4.   Si le blocage visé au paragraphe 3, point b), est temporaire, la durée de celui-ci et le nombre de nouveaux essais sont fixés sur la base des caractéristiques du service fourni au payeur et de l'ensemble des risques correspondants qui y sont associés, en tenant compte, au minimum, des facteurs énoncés à l'article 2, paragraphe 2.

Le payeur est averti avant que le blocage ne devienne permanent.

Lorsque le blocage est rendu permanent, une procédure sécurisée est mise en place pour permettre au payeur d'utiliser à nouveau les instruments de paiement électronique bloqués.

Article 5

Établissement d'un lien dynamique

1.   Lorsqu'ils appliquent la procédure d'authentification forte du client conformément à l'article 97, paragraphe 2, de la directive (UE) 2015/2366, les prestataires de services de paiement, outre les éléments exigés à l'article 4 du présent règlement, prennent également des mesures de sécurité qui satisfont à chacune des exigences suivantes:

a)

le payeur est informé du montant de l'opération de paiement et du bénéficiaire;

b)

le code d'authentification généré est spécifique au montant de l'opération de paiement et au bénéficiaire approuvé par le payeur lors de l'initiation de l'opération;

c)

le code d'authentification accepté par le prestataire de services de paiement correspond au montant spécifique initial de l'opération de paiement et à l'identité du bénéficiaire approuvé par le payeur;

d)

toute modification du montant ou du bénéficiaire entraîne l'invalidation du code d'authentification généré.

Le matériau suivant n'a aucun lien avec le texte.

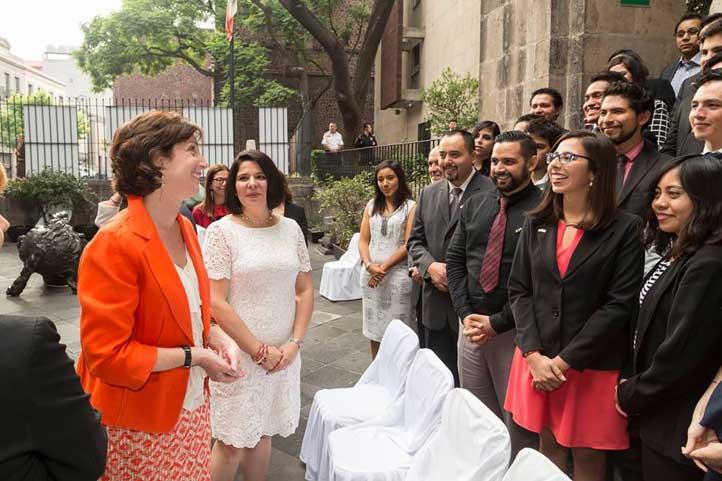 Con la embajadora de Estados Unidos en México, Roberta Jacobson
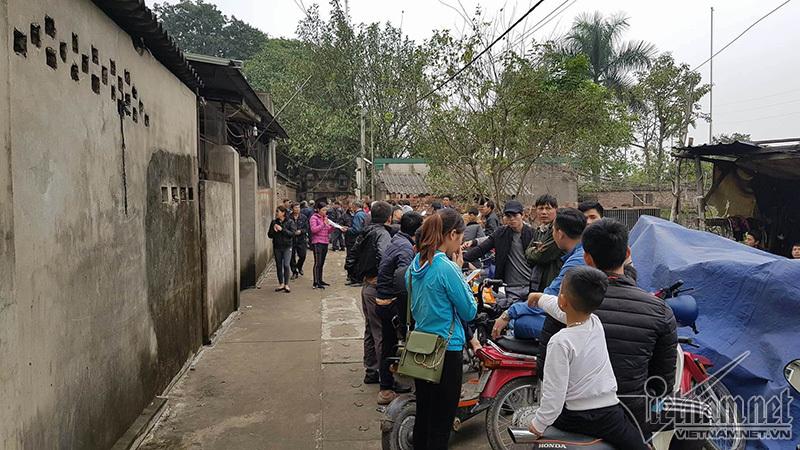 Nổ ở Bắc Ninh: Ôm vết thương tổ chức tang lễ cho con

2.   Aux fins du paragraphe 1, les prestataires de services de paiement prennent des mesures de sécurité garantissant la confidentialité, l'authenticité et l'intégrité de chacun des éléments suivants:

a)

le montant de l'opération et le bénéficiaire durant l'ensemble des phases de l'authentification;

b)

les informations qui s'affichent pour le payeur durant l'ensemble des phases de l'authentification, y compris la génération, la transmission et l'utilisation du code d'authentification.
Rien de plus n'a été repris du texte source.